Then they again would just speak but not listen who says what, and Mom, sitting at the table, would start singing about the lights on the streets of the Saratov City full of unmarried young men, and her eyelids would drop and shut half of her eyes. Mortified by shame at that view, I would get onto her lap and say, “Mom, don’t sing, please, don’t!” And she would laugh, and push the glass back, and say she did not drink anymore and go on singing all the same. In the end the guests would go to their apartments taking out the tables with them and still talking without listening. I would be sent to our room where Sasha already sleeps on the big sofa but Natasha alertly bobbing from her pillow. In the kitchen, there would sound the tinkle of the dishes being washed by Grandma and Mom, and then the light in our room would be briefly turned on for the parent bed parts to be taken back…
Besides her work, Mom was also taking part in the Artistic Amateur Activities at the House of Officers which was very far to go and I knew it because at times the parents took me to the cinema there and made the twins envy so dearly. All the movies started by loud music and the big round clock on the Kremlin tower opening a newer newsreel “The News of the Day” about black-faced miners in helmets walking from their mines, and lonely weaver-women in white head-clothes pacing along the rows of shaking machine tools, and giant halls full of bareheaded clapping people. But then one of the news frightened me to tears when showed jerky bulldozers in fascist concentration camps whose blades were pushing heaps of naked corpses to fill deep trenches and press them down by their caterpillar tracks.
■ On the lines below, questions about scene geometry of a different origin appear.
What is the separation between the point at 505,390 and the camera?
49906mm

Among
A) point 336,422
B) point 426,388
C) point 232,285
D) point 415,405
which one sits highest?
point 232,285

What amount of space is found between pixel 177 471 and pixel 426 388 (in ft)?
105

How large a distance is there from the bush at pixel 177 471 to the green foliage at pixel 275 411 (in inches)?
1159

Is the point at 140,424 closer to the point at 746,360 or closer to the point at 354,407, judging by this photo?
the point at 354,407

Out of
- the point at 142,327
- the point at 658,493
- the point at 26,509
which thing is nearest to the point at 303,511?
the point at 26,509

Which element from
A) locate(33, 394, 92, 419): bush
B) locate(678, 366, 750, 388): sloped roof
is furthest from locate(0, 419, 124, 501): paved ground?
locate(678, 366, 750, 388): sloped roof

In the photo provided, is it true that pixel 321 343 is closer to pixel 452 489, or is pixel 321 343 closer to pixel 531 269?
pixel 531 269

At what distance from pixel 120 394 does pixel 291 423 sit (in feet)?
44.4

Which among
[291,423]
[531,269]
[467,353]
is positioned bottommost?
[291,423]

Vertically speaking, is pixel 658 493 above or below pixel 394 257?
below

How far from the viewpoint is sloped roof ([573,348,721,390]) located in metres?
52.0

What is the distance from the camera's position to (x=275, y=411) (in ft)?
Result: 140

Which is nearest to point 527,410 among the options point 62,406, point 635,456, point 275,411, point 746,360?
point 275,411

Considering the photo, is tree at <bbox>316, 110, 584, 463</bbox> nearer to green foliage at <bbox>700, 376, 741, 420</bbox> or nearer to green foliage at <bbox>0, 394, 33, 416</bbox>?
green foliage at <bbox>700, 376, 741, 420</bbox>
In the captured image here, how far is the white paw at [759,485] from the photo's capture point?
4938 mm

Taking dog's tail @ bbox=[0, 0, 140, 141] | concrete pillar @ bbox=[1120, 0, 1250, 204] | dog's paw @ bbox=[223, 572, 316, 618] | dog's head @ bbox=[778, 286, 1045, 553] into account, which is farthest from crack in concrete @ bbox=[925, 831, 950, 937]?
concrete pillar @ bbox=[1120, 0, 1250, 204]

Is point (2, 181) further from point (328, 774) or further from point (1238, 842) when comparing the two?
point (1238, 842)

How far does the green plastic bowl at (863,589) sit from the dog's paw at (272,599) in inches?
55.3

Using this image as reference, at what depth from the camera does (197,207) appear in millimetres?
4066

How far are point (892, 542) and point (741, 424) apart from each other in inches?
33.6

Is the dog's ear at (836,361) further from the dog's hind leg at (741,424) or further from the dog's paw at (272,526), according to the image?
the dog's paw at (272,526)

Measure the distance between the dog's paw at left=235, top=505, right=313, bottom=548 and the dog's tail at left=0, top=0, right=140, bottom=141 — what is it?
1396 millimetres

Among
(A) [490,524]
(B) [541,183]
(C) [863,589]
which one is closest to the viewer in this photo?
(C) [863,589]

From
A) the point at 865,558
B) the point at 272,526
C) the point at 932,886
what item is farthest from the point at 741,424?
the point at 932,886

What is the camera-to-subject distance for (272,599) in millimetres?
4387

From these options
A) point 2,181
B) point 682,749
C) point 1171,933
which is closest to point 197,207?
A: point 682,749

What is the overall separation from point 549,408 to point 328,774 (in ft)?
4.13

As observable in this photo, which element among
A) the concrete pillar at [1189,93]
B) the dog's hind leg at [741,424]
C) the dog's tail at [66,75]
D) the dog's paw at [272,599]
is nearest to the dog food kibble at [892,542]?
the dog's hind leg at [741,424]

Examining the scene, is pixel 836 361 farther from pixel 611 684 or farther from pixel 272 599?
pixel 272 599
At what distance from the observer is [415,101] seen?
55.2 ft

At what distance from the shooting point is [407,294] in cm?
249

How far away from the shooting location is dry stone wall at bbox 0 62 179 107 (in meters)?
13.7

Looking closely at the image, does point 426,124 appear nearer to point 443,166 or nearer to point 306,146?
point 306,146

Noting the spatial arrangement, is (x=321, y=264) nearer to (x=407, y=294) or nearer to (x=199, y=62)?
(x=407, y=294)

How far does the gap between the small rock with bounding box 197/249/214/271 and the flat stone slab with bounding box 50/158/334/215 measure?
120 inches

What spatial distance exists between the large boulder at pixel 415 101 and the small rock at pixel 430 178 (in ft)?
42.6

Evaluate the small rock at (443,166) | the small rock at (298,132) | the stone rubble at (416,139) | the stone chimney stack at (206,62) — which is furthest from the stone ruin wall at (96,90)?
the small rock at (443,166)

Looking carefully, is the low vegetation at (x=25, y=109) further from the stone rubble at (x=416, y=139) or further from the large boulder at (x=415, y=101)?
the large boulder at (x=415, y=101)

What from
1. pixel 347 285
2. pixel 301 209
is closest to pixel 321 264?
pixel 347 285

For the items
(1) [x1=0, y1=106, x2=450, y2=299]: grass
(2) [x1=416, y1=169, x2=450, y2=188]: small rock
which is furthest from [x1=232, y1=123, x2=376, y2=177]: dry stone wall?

Mom told me to shut my eyes and not watch and, after that, they didn’t take me to the cinema anymore.
However, when the Artistic Amateur Activities performed in their concert at the House of Officers, Dad took me along. Different people from Artistic Amateur Activities came on stage to sing by the accompaniment of one and the same button accordion and the audience clapped so loudly. Then the whole stage was left for just one man who talked for a long time, yet I couldn’t get it what about even though he made his voice louder and louder until they started clapping from all the sides to send him away. And so it went on with singing and talking and clapping in between, but I waited only to see my Mom up there. At last, when a lot of women in the same long skirts came to dance with a lot of men in high boots, Dad said, “Aha! Here is your dear Mommy!” But I could not make her out because the long skirts were all alike and made the women so too similar to each other. Dad had to point again who was my Mom and after that I looked only at her so as not to lose.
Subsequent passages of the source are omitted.